* [RECORDS FOR THIS EXERCISE]
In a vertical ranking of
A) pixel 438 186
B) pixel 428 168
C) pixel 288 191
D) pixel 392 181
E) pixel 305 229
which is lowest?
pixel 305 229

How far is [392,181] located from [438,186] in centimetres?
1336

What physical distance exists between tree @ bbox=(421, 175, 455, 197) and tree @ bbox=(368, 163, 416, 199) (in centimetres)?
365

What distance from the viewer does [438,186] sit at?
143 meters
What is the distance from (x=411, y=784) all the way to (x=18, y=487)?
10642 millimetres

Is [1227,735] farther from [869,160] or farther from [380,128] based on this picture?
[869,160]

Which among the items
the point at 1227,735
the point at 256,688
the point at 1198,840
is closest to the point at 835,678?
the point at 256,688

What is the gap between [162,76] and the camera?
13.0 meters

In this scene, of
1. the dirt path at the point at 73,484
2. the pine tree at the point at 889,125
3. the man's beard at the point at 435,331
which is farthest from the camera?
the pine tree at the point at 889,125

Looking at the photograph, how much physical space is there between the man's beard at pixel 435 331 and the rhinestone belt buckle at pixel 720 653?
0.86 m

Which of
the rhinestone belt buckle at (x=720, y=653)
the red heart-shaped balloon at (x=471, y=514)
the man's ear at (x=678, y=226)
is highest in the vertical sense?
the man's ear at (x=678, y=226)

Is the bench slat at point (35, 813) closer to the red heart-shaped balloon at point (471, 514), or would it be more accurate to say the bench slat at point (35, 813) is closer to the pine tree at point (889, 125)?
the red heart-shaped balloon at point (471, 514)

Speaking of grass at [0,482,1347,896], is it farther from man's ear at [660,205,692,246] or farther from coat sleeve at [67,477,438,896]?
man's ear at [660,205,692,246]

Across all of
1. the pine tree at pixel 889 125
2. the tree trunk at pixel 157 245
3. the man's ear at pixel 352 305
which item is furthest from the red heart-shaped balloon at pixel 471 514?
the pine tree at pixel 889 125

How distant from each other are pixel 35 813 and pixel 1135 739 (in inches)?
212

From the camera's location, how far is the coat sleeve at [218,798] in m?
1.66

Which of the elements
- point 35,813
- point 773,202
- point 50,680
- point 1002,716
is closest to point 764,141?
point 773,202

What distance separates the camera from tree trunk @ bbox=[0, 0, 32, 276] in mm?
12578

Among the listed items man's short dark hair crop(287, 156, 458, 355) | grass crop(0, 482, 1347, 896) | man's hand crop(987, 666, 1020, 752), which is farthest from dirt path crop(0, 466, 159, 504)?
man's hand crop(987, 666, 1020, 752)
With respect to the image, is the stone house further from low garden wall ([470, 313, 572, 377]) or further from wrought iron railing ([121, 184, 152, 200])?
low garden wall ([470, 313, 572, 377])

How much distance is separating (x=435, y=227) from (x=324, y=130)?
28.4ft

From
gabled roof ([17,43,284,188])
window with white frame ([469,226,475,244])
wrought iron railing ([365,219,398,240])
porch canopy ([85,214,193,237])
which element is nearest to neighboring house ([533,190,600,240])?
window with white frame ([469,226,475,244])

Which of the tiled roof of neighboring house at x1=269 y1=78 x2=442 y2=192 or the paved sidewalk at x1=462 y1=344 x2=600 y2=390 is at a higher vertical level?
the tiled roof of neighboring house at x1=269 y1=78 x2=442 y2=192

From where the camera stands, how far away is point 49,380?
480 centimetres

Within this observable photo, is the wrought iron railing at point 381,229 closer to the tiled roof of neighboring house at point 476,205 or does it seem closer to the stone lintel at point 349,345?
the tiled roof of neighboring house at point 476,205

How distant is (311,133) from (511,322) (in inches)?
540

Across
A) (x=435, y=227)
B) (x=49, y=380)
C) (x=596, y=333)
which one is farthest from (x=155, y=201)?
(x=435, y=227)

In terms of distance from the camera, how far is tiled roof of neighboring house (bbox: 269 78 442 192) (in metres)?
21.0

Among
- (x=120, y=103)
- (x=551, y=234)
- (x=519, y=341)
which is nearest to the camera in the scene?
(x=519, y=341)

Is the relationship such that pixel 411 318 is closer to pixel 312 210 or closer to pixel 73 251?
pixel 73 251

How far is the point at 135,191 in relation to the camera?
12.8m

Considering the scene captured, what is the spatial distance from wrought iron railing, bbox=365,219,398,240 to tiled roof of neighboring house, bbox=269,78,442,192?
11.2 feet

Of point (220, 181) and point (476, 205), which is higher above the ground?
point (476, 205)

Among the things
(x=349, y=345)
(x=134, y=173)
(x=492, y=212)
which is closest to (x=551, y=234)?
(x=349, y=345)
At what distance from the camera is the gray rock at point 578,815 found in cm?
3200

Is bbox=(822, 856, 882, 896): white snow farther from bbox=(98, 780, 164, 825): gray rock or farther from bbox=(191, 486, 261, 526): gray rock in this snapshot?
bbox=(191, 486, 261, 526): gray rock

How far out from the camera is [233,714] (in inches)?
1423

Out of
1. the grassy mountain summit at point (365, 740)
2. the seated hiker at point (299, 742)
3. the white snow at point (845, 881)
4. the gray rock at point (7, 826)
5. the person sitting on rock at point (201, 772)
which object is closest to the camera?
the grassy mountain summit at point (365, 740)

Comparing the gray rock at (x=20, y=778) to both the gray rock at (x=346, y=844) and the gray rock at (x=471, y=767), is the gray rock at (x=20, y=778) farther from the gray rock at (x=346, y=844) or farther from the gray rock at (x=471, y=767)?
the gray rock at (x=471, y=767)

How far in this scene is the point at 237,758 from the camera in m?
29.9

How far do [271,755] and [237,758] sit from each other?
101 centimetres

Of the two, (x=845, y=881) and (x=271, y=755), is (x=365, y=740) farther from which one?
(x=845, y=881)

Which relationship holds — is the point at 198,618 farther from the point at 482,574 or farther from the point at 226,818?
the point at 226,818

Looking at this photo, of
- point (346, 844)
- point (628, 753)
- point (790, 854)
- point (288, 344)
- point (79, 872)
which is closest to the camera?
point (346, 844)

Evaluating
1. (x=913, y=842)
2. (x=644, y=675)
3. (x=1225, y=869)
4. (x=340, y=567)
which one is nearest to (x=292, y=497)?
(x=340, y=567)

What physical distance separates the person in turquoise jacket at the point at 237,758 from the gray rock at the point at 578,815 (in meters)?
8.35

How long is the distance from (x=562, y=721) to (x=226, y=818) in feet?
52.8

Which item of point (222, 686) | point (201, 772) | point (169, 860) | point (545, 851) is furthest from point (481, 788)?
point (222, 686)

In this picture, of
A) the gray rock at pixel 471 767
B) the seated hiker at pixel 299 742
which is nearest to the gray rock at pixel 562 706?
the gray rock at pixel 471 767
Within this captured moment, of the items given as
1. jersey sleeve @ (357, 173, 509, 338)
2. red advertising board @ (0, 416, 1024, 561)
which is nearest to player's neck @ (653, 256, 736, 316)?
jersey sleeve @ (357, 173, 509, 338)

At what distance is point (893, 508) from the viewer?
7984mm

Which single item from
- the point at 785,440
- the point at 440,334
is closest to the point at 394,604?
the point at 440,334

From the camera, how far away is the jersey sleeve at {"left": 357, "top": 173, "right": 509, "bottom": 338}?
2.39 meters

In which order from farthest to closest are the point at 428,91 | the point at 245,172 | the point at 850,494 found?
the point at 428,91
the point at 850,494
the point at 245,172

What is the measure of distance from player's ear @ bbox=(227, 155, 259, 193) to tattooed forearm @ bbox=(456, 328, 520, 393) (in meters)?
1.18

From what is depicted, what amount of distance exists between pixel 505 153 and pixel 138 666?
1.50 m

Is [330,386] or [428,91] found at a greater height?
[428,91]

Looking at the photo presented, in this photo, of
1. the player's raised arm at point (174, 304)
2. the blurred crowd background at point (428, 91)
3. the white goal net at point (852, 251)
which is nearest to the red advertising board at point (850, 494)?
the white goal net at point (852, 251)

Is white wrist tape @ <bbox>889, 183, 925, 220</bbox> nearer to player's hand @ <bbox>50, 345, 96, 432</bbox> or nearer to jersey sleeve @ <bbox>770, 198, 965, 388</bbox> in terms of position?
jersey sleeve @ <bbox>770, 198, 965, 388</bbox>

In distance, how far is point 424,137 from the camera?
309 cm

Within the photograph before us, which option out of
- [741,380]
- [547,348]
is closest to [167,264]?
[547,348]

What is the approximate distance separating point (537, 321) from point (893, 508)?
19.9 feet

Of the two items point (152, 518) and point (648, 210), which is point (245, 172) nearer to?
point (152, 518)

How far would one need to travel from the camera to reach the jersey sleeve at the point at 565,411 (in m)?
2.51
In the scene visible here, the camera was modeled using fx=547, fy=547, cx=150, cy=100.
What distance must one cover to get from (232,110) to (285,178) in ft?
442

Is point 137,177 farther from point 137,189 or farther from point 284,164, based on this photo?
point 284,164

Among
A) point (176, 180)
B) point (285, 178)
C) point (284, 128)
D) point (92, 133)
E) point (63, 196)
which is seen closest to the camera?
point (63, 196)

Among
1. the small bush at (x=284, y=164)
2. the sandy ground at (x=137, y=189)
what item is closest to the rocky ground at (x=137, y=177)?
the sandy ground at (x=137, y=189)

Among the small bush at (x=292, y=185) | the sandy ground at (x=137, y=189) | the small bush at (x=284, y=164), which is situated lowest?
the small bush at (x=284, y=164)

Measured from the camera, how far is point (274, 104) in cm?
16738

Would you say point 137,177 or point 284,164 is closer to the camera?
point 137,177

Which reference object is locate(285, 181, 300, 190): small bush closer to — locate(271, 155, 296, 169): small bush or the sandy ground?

* [EXERCISE DETAILS]
Write out again, without any change, everything from the line containing "Within the photograph" down through the last line of the entries.

* [CORRECT ANSWER]
Within the photograph before us, which option out of
- [741,380]
- [547,348]
is closest to [167,264]?
[547,348]

What is the approximate distance separating point (537, 321) from point (893, 508)?
19.9 feet

Of the two items point (152, 518) and point (648, 210), which is point (245, 172) nearer to?
point (152, 518)

How far would one need to travel from the camera to reach the jersey sleeve at the point at 565,411 (in m)?
2.51
In the scene visible here, the camera was modeled using fx=547, fy=547, cx=150, cy=100.
What distance must one cover to get from (232,110) to (285,178) in ft?
442

Is point 137,177 farther from point 137,189 or farther from point 284,164, based on this photo?
point 284,164

Among
A) point (176, 180)
B) point (285, 178)
C) point (284, 128)
D) point (92, 133)
E) point (63, 196)
which is seen closest to the camera?
point (63, 196)

Among
1. the small bush at (x=284, y=164)
2. the sandy ground at (x=137, y=189)
what item is closest to the rocky ground at (x=137, y=177)?
the sandy ground at (x=137, y=189)

Among the small bush at (x=292, y=185) | the sandy ground at (x=137, y=189) | the small bush at (x=284, y=164), which is situated lowest?
the small bush at (x=284, y=164)

Measured from the camera, how far is point (274, 104) in cm?
16738

Would you say point 137,177 or point 284,164 is closer to the camera?
point 137,177

Which reference object is locate(285, 181, 300, 190): small bush closer to — locate(271, 155, 296, 169): small bush or the sandy ground?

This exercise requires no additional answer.